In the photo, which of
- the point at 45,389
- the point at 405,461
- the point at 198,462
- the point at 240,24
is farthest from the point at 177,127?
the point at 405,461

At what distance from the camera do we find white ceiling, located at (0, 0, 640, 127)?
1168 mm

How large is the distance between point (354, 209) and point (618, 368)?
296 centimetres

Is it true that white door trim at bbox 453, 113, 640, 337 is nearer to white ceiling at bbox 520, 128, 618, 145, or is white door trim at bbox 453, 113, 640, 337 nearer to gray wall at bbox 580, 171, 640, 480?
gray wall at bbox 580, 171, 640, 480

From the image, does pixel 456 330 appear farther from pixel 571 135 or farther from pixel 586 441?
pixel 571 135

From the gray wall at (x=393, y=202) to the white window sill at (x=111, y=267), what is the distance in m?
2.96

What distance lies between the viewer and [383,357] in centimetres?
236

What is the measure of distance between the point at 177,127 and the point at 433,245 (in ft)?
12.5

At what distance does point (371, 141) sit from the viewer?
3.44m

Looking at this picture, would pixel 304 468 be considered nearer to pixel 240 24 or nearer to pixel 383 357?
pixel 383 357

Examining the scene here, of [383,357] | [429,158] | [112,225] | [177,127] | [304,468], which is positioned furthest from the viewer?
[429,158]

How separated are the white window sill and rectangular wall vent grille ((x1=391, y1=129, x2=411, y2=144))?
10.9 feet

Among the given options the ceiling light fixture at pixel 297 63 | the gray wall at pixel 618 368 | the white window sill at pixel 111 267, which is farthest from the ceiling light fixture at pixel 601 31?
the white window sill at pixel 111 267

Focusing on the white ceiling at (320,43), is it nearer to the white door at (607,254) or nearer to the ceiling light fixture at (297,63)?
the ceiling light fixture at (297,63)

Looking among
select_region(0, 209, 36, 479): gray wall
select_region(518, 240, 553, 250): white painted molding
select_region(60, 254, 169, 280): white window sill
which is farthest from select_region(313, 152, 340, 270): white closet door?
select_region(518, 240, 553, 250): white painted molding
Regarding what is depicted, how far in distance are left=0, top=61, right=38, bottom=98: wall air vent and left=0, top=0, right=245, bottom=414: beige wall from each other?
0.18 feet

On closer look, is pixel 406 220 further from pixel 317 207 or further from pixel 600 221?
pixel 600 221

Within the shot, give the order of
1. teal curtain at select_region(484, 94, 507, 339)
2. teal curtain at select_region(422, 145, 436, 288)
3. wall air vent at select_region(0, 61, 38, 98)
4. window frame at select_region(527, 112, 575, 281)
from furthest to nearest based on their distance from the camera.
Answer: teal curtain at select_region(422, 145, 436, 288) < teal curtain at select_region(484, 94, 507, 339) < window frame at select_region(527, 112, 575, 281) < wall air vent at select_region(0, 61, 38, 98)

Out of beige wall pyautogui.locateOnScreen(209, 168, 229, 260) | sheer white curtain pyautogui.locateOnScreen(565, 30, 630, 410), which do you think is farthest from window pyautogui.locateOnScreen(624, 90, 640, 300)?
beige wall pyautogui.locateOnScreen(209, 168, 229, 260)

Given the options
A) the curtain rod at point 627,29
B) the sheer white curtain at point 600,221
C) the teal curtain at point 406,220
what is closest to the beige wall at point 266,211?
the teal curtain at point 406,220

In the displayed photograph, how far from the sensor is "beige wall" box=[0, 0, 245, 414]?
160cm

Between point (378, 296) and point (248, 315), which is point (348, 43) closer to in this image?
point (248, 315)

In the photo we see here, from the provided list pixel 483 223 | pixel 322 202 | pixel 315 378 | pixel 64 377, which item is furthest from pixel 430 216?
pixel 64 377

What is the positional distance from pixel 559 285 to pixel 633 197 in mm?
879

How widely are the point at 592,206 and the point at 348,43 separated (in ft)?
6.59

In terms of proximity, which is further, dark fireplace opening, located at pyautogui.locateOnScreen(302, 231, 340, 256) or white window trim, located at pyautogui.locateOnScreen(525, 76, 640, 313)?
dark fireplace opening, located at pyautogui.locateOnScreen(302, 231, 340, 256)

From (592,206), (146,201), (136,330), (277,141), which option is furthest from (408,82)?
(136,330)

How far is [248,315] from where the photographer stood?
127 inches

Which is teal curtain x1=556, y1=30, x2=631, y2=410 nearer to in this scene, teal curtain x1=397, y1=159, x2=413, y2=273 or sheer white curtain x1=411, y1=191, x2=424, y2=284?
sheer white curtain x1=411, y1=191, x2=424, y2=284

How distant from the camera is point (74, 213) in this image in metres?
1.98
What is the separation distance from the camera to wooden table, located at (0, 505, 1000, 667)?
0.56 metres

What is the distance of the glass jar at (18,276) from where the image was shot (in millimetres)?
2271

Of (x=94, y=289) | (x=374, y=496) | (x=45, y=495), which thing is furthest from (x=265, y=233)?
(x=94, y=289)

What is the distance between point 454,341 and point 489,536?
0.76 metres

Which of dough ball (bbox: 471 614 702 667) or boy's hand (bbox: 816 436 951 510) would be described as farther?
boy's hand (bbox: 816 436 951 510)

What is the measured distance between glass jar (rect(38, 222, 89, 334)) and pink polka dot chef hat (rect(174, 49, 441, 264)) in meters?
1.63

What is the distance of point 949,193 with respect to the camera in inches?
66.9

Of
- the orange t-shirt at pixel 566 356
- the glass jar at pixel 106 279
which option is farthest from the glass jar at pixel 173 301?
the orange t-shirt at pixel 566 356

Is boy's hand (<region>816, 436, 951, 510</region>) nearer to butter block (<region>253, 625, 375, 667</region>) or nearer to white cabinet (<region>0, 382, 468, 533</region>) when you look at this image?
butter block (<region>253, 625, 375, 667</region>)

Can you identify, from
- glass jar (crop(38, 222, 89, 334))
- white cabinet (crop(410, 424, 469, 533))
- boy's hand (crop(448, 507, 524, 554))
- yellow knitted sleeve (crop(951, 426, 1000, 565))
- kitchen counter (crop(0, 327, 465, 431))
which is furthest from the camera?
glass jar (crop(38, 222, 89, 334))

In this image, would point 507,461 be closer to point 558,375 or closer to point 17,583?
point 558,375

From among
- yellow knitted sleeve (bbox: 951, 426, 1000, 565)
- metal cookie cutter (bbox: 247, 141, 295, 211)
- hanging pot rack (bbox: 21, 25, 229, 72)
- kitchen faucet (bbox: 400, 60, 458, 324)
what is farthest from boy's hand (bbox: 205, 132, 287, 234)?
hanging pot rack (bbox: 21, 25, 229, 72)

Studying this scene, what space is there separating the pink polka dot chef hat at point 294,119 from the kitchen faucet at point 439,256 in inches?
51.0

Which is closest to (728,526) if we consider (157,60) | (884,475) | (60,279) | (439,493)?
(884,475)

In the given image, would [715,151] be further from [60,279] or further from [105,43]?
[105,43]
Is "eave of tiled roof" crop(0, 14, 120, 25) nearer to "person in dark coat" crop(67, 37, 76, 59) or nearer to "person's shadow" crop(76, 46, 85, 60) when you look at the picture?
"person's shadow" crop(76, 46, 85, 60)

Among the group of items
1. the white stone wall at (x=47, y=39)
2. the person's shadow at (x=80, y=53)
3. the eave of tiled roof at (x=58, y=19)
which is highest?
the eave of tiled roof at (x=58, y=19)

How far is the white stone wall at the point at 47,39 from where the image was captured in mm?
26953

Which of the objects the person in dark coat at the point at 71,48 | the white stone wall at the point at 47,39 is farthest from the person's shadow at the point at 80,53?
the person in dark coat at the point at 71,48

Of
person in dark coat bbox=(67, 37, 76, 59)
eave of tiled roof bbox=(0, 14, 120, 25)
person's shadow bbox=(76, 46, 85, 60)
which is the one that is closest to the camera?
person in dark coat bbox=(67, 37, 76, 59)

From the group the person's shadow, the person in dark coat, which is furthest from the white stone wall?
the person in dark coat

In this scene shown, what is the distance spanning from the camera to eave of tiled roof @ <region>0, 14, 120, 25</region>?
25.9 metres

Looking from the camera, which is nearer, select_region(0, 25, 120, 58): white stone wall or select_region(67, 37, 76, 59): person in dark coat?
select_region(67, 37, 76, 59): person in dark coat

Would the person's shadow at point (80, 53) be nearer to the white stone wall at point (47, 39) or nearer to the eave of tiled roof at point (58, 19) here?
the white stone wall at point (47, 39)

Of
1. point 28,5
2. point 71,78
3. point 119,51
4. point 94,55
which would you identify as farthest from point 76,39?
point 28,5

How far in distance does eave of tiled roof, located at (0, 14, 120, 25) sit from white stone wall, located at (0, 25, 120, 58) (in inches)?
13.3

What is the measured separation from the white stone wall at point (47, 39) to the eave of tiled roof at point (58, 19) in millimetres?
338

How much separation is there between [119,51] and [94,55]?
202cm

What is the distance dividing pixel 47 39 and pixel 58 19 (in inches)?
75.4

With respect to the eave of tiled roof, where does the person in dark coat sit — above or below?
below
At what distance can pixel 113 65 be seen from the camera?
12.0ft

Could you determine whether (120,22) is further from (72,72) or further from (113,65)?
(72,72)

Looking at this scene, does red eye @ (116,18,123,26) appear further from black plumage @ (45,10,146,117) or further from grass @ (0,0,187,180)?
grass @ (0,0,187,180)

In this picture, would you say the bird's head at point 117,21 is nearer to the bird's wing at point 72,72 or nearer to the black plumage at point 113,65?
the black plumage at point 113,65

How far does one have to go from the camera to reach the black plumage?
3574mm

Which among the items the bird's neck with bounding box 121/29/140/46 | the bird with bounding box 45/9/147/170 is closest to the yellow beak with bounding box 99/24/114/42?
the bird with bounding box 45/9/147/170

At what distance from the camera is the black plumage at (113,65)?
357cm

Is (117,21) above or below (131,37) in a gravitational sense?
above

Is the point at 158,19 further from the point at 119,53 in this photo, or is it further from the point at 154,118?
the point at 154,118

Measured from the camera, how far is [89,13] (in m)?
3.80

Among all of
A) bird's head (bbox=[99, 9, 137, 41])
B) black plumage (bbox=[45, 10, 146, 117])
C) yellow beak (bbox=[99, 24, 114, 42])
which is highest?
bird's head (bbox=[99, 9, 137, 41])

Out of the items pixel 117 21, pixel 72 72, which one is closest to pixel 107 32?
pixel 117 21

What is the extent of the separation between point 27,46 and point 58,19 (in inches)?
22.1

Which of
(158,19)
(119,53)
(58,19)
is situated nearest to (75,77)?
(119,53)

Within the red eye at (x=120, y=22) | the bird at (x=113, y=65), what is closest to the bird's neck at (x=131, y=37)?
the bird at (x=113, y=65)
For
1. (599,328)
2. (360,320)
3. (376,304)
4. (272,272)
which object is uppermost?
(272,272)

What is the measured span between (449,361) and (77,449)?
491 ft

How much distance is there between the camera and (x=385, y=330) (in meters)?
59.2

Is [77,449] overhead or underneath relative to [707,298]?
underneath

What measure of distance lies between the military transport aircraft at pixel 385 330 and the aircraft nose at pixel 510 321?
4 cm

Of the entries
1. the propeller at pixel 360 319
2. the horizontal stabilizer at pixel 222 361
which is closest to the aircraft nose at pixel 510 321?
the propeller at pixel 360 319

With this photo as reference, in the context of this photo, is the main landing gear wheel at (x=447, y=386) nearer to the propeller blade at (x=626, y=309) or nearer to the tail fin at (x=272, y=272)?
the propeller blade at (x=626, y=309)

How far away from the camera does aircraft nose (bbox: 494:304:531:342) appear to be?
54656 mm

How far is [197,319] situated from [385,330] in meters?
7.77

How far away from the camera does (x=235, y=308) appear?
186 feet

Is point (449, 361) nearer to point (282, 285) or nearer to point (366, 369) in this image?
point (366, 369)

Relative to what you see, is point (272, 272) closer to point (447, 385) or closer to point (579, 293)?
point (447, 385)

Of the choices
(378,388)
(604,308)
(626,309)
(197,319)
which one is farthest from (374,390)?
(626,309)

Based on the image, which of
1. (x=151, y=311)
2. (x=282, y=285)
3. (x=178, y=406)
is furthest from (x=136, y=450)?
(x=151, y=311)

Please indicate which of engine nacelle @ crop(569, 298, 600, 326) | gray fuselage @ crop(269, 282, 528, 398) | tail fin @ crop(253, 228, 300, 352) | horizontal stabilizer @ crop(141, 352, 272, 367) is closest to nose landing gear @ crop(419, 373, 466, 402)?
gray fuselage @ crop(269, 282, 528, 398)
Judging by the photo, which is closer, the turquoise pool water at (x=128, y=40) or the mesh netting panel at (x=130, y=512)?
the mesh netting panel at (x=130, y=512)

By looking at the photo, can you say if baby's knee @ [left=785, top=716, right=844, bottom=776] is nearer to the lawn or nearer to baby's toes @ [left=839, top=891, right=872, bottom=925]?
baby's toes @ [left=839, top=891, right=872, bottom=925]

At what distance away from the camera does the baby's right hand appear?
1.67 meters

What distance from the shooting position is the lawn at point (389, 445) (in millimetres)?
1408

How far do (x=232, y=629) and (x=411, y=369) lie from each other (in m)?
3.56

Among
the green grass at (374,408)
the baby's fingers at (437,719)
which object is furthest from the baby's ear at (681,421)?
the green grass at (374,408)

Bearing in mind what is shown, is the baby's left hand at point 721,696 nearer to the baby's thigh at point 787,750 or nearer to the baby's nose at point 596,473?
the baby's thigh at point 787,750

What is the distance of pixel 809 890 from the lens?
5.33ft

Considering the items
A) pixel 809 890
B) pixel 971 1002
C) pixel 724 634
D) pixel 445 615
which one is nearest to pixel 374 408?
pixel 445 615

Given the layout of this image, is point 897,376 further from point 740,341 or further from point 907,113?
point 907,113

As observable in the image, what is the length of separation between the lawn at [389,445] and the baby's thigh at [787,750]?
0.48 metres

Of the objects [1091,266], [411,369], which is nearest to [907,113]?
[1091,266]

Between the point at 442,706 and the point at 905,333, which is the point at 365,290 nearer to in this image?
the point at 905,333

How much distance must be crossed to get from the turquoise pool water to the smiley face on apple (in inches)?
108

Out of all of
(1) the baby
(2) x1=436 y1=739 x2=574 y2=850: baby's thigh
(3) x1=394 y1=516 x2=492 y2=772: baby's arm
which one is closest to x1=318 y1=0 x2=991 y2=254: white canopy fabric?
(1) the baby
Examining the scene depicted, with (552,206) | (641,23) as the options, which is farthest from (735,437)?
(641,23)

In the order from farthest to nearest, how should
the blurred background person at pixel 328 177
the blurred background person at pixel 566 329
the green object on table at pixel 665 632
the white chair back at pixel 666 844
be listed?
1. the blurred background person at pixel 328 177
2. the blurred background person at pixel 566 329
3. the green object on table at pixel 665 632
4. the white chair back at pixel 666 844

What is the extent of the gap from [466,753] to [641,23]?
════════════════
[WHAT IS ASKED]: Reproduce the final stretch of the data above: every line from the one holding "As observable in" through the end, inclusive, exactly as written and nothing else.

[CORRECT OUTPUT]:
As observable in the image, what is the length of separation between the lawn at [389,445] and the baby's thigh at [787,750]?
0.48 metres

Of the objects [1091,266], [411,369], which is nearest to [907,113]?
[1091,266]

Between the point at 442,706 and the point at 905,333, which is the point at 365,290 nearer to in this image?
the point at 905,333

How much distance must be crossed to get from the turquoise pool water to the smiley face on apple (in inches)?
108

Out of all of
(1) the baby
(2) x1=436 y1=739 x2=574 y2=850: baby's thigh
(3) x1=394 y1=516 x2=492 y2=772: baby's arm
which one is closest to x1=318 y1=0 x2=991 y2=254: white canopy fabric?
(1) the baby
Examining the scene depicted, with (552,206) | (641,23) as the options, which is farthest from (735,437)?
(641,23)

In the order from farthest to nearest, how should
the blurred background person at pixel 328 177
the blurred background person at pixel 566 329
the green object on table at pixel 665 632
the white chair back at pixel 666 844
be listed?
1. the blurred background person at pixel 328 177
2. the blurred background person at pixel 566 329
3. the green object on table at pixel 665 632
4. the white chair back at pixel 666 844

What is the extent of the gap from [466,753] to [641,23]?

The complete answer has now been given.